Payroll Security

As a payroll and HR software company, we at Dominion take security very seriously. With so much sensitive employee information stored on our servers, keeping that secure is a top priority, and we have a team working constantly to make sure nobody has access to this information who is not permitted. While this system works great for us, what do companies do that don’t have the resources to commit to this issue? Well, there are four primary steps you can take in order to ensure that your payroll information is safe. Following these will help keep your employees’ financial and personal information protected. 


Create a Secure Physical Environment

As strange as it may sound, keeping physical copies of sensitive information locked up can go a long way in increasing payroll security. If somebody wants to access certain information, they won’t always attempt to do so electronically. That is why it’s important to lock up filing cabinets and office doors, and position computer screens so they are not visible to anyone who might be walking by. It’s amazing how much damage somebody could do with even the most trivial information, and a good general rule to follow is the classic “better safe than sorry.” 


Establish Electronic Security

So we’ve covered physically protecting your payroll documents, but it’s also vital to secure all electronic information as well.

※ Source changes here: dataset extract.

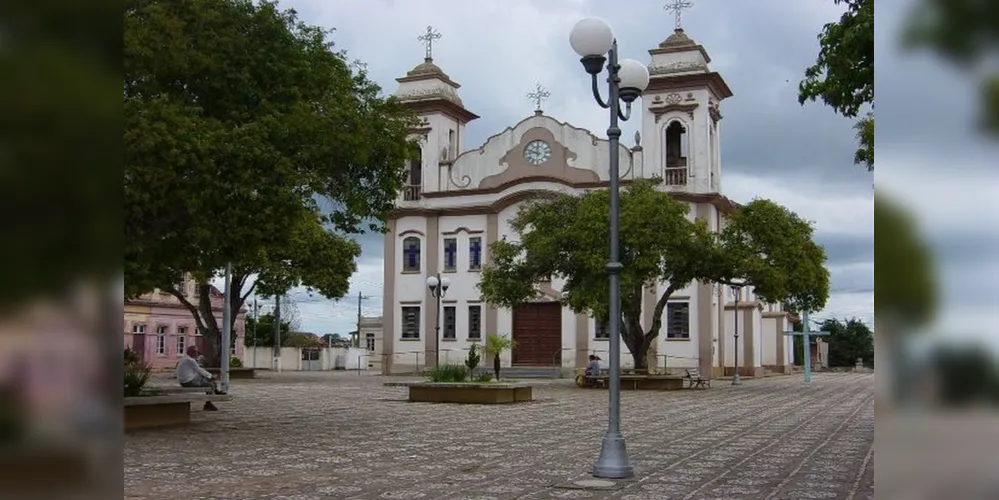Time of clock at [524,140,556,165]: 11:47
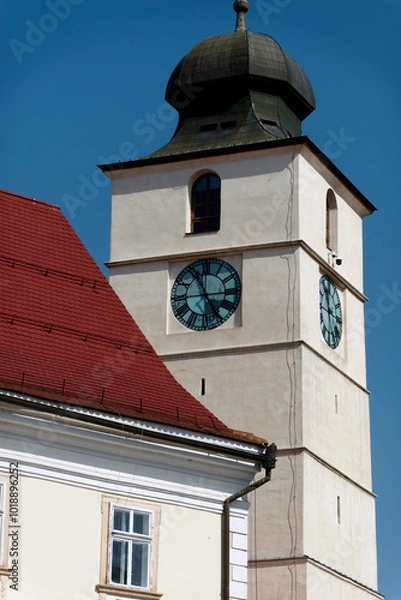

These days the majority of payroll is handled electronically, so having firewalls in place to protect this data is instrumental. Utilize your company’s IT department to upgrade and maintain your security. If you don’t have an IT department, consider finding an independent consultant to assist you with this process and do regular assessments to make sure your system is functioning properly.


Limit Access

If your business uses a software as a service solution to process payroll, chances are there are measures they have put in place to limit who has access to certain information. For example, employees should have access to their own pay stubs and W-2 documents, but not their colleagues’. Supervisors and administrators, on the other hand, might need access to some of this information for all of their employees. Limiting who has access to sensitive information will greatly increase your company’s payroll security. 


Standardize External Requests

It isn’t uncommon for creditors, mortgage companies and other such entities to contact you and request payroll information, and it isn’t always possible to verify that the person you are speaking to is who they say they are. However, if you come up with a standard system for inquiring about this information and ensure that all your payroll employees are fully trained on the proper procedures for releasing personal information, you can decrease the chance of a potential breach. 

If you’re unsure about how well your company is handling their payroll security, it might be a good time to reevaluate your process. Contact your payroll provider and see what steps they have implemented to protect your employees’ privacy, and what other tips they might have for you.